_GIVEN PROBLEM_
Please copy out word for word the records from the line containing "Is the tall" through the last line of the records, both ends included.

_MATERIAL TO PROCESS_
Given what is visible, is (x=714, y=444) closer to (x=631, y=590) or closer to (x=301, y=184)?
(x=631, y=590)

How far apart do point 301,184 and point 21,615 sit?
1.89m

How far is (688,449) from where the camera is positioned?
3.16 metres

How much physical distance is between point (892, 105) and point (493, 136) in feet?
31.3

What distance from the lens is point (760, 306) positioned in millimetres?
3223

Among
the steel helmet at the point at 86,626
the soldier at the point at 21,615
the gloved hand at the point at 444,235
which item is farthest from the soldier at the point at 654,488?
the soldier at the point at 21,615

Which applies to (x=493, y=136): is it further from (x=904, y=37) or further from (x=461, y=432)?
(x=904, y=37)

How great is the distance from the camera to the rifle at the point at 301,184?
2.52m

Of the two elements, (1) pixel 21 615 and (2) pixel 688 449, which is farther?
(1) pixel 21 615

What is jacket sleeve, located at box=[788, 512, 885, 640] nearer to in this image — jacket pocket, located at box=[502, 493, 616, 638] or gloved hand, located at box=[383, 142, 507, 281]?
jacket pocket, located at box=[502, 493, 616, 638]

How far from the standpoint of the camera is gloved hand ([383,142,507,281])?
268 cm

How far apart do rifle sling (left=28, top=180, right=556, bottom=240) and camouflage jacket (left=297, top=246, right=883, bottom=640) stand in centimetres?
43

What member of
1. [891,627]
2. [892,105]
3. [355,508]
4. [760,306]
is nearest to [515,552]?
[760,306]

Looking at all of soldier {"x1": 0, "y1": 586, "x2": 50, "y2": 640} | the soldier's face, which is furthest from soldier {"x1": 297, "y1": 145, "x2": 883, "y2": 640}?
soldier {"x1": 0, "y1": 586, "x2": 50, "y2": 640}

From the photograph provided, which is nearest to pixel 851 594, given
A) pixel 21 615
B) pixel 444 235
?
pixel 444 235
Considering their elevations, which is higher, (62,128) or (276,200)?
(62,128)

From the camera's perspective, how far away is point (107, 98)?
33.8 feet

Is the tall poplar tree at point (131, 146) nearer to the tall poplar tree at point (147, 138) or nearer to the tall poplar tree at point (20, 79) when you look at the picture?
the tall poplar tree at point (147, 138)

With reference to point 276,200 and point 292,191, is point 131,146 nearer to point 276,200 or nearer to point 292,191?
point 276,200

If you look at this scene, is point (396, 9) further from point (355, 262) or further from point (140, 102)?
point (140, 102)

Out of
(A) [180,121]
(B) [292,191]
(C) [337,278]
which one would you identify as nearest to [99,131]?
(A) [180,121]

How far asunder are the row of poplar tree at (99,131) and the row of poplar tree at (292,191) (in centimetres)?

_COMPLETED TASK_
Is the tall poplar tree at point (131, 146) nearer to the tall poplar tree at point (147, 138) or nearer to the tall poplar tree at point (20, 79) when you look at the picture?
the tall poplar tree at point (147, 138)

With reference to point 276,200 and point 292,191, is point 131,146 nearer to point 276,200 or nearer to point 292,191?
point 276,200

If you look at this scene, is point (396, 9) further from point (355, 262) or further from point (140, 102)?
point (140, 102)

Out of
(A) [180,121]
(B) [292,191]
(C) [337,278]
which one would you identify as nearest to [99,131]?
(A) [180,121]

How far asunder are the row of poplar tree at (99,131) and the row of poplar tree at (292,191) (in centimetres)?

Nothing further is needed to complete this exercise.